The catch? Getting through to customer service during the holiday season can take 30 to 60 minutes on hold. Their online chat is faster, and email requests usually get resolved within 48 hours. If you have a problem, document it with photos and reach out via chat first.
Who Harry and David Is (and Isn't) For
Harry and David is perfect for:
- Corporate gifting where presentation matters
- Holiday gifts for people who are hard to shop for
- Anyone who wants to send premium pears (seriously, the pears are that good)
- Sympathy, thank-you, and congratulatory gifts that need to look polished
- People who value convenience and don't mind paying for it
Harry and David is not ideal for:
- Budget shoppers looking for the best food-per-dollar ratio
- People who want artisan or small-batch specialty foods
- International gift-giving
- Last-minute holiday orders (you'll stress yourself out)

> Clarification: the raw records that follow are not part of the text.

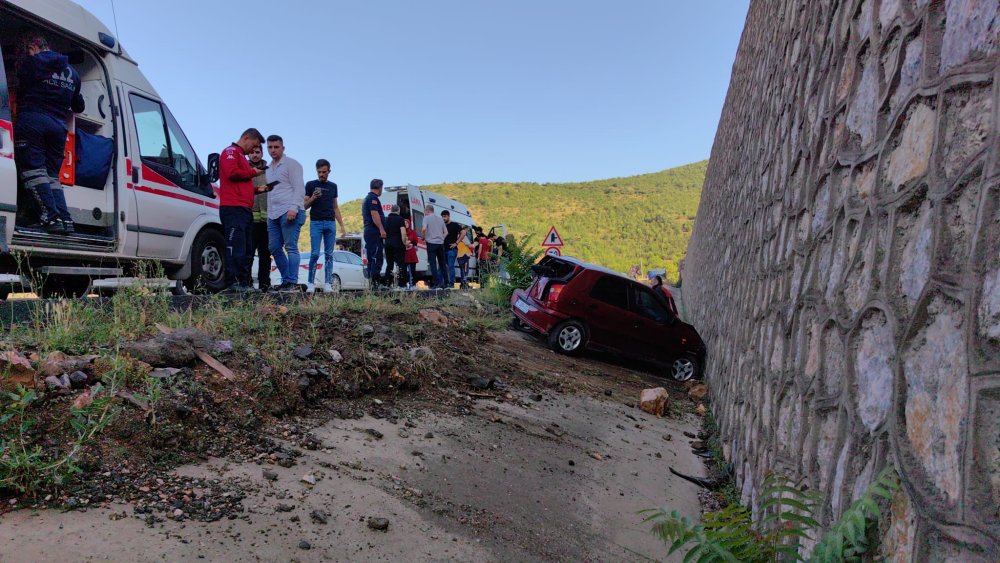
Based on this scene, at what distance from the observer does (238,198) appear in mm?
6859

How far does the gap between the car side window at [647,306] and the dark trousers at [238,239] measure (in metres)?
5.72

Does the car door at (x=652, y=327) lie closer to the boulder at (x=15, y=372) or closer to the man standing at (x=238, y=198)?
the man standing at (x=238, y=198)

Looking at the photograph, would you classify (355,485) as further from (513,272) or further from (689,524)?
(513,272)

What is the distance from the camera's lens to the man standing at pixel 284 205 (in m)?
7.33

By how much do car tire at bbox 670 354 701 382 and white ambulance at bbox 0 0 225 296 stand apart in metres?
7.03

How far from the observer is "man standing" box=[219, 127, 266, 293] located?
6711mm

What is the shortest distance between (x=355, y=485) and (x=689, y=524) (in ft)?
5.39

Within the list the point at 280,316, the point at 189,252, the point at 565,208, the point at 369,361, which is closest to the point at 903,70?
the point at 369,361

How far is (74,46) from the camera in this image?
6598 mm

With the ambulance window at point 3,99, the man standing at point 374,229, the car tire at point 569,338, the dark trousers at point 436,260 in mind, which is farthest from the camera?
the dark trousers at point 436,260

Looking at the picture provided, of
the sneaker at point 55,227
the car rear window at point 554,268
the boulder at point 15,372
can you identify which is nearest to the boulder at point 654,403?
the car rear window at point 554,268

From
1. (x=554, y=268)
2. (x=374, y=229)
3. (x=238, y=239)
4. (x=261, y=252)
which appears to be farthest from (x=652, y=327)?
(x=238, y=239)

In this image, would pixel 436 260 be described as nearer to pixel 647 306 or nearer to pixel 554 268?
Answer: pixel 554 268

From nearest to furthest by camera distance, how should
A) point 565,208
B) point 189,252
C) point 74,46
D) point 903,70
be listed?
point 903,70 < point 74,46 < point 189,252 < point 565,208
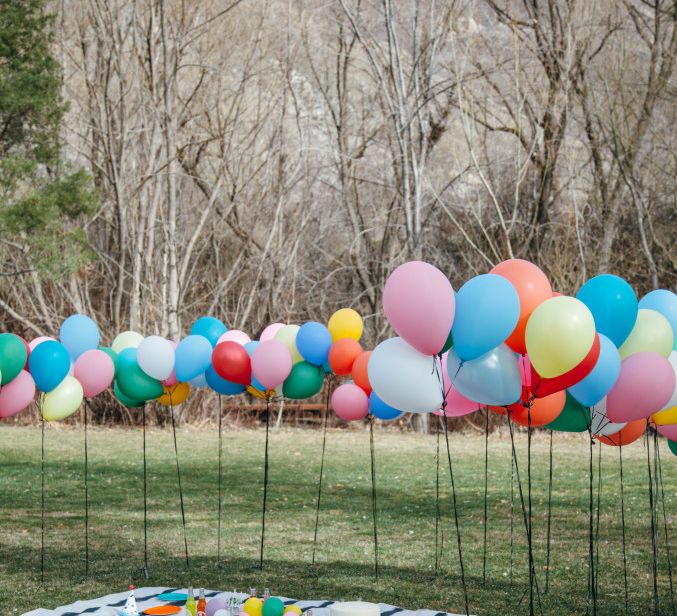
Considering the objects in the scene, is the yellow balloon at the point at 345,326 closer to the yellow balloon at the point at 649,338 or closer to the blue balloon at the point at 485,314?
the blue balloon at the point at 485,314

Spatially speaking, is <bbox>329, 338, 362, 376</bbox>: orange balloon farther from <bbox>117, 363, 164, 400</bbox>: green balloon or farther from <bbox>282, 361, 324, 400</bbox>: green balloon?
<bbox>117, 363, 164, 400</bbox>: green balloon

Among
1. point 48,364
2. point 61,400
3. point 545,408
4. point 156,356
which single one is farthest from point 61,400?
point 545,408

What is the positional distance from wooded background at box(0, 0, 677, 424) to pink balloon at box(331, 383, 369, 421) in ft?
36.0

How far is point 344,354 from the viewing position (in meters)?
6.60

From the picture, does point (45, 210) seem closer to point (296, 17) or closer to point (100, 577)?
point (100, 577)

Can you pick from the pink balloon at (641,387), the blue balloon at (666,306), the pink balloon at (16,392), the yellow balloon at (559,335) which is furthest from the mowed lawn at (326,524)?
the yellow balloon at (559,335)

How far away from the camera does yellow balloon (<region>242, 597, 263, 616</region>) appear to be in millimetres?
4820

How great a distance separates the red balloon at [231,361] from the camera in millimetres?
6543

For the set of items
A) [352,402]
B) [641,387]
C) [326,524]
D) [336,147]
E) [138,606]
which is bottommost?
[326,524]

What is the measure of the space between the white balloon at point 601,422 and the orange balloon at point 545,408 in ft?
0.60

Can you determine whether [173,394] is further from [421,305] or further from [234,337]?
[421,305]

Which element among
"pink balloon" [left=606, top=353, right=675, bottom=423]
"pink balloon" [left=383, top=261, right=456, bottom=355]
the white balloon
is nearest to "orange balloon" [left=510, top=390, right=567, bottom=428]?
the white balloon

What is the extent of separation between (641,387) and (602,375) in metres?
0.23

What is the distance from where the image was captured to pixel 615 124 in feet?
60.8
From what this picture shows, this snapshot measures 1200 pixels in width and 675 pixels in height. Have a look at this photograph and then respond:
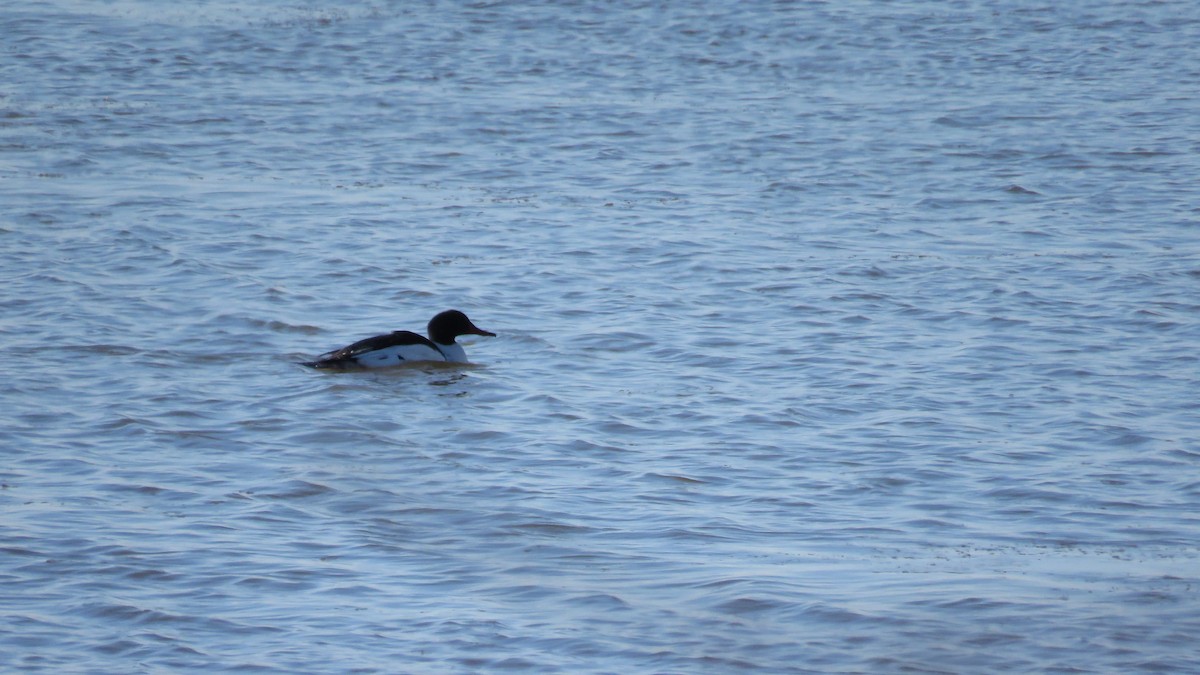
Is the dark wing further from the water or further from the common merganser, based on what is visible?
the water

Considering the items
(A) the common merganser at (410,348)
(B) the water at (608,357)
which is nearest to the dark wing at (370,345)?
(A) the common merganser at (410,348)

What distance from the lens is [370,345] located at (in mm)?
10398

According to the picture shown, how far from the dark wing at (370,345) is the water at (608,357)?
0.20 meters

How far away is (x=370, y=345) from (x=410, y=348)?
36cm

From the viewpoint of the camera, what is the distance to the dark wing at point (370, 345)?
10258mm

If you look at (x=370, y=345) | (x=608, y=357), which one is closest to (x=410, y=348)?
(x=370, y=345)

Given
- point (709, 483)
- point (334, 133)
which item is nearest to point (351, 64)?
point (334, 133)

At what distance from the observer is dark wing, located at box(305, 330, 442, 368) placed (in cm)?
1026

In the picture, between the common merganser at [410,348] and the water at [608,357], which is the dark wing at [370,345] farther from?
the water at [608,357]

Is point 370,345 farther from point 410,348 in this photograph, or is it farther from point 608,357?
point 608,357

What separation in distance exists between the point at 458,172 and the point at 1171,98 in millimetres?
8173

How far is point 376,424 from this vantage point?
938cm

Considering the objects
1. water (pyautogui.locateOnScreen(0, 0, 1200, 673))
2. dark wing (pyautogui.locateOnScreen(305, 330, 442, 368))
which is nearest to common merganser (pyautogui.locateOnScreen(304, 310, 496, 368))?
dark wing (pyautogui.locateOnScreen(305, 330, 442, 368))

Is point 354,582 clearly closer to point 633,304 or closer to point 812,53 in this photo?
point 633,304
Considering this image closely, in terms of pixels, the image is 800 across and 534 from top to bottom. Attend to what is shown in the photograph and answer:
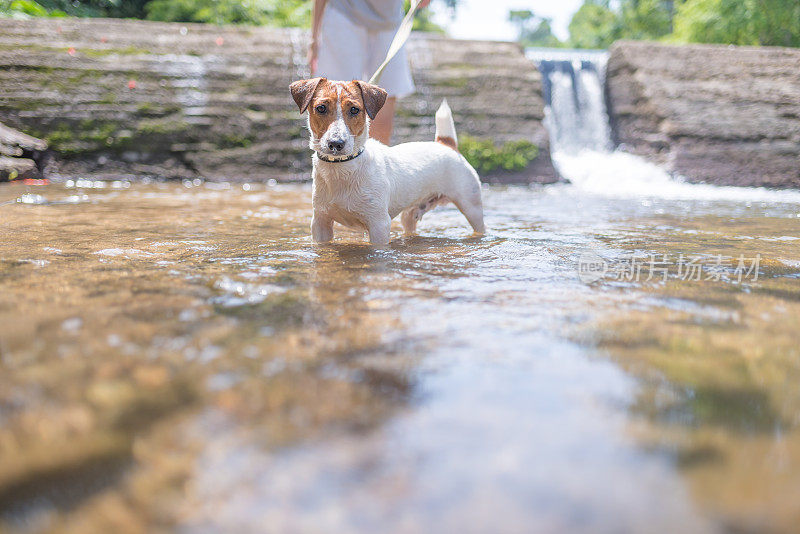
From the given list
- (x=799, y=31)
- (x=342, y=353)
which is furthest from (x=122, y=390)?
(x=799, y=31)

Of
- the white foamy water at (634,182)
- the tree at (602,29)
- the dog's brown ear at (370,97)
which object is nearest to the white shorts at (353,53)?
the dog's brown ear at (370,97)

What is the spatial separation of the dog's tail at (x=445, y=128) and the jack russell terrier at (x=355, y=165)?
1.43 ft

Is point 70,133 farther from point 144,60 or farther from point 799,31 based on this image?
point 799,31

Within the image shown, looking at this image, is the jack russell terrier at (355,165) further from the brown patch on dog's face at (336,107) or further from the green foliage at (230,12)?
the green foliage at (230,12)

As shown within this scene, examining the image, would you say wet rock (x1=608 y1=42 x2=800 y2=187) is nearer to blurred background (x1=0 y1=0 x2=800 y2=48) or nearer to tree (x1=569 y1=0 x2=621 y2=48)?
blurred background (x1=0 y1=0 x2=800 y2=48)

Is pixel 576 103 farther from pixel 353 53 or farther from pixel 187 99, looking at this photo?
pixel 353 53

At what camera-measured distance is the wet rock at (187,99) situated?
8578mm

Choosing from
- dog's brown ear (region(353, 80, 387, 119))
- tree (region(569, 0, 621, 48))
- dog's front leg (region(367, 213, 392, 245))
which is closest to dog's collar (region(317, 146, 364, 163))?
dog's brown ear (region(353, 80, 387, 119))

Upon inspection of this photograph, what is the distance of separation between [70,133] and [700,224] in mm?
8270

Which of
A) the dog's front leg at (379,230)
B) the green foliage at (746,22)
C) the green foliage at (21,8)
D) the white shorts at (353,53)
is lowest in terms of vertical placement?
the dog's front leg at (379,230)

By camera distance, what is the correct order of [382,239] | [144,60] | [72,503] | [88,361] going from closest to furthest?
1. [72,503]
2. [88,361]
3. [382,239]
4. [144,60]

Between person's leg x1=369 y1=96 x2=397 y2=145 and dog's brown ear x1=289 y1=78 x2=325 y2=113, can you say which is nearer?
dog's brown ear x1=289 y1=78 x2=325 y2=113

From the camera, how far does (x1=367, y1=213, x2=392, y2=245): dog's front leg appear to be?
343cm

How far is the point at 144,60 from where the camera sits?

- Buying food for your own household (the markup doesn't make sense)
The Bottom Line
Harry and David occupies a very specific niche in the gift market. They sell good food in beautiful packaging at premium prices. For their core products (Royal Riviera Pears, Moose Munch, and well-curated gift towers), the quality backs up the reputation. You're not getting ripped off. You're paying for a polished gifting experience, and that experience delivers.
But you need to go in with realistic expectations. Not everything in the catalog lives up to the brand's best offerings. Shipping during the holidays is a gamble if you wait too long. And the prices include a significant markup for convenience and presentation that some shoppers won't want to pay.
If you need a reliable, impressive food gift that requires zero creative effort on your part, Harry and David is one of the safest choices in the business. Just order early, stick to the classics, and don't let the upsells tempt you into overspending.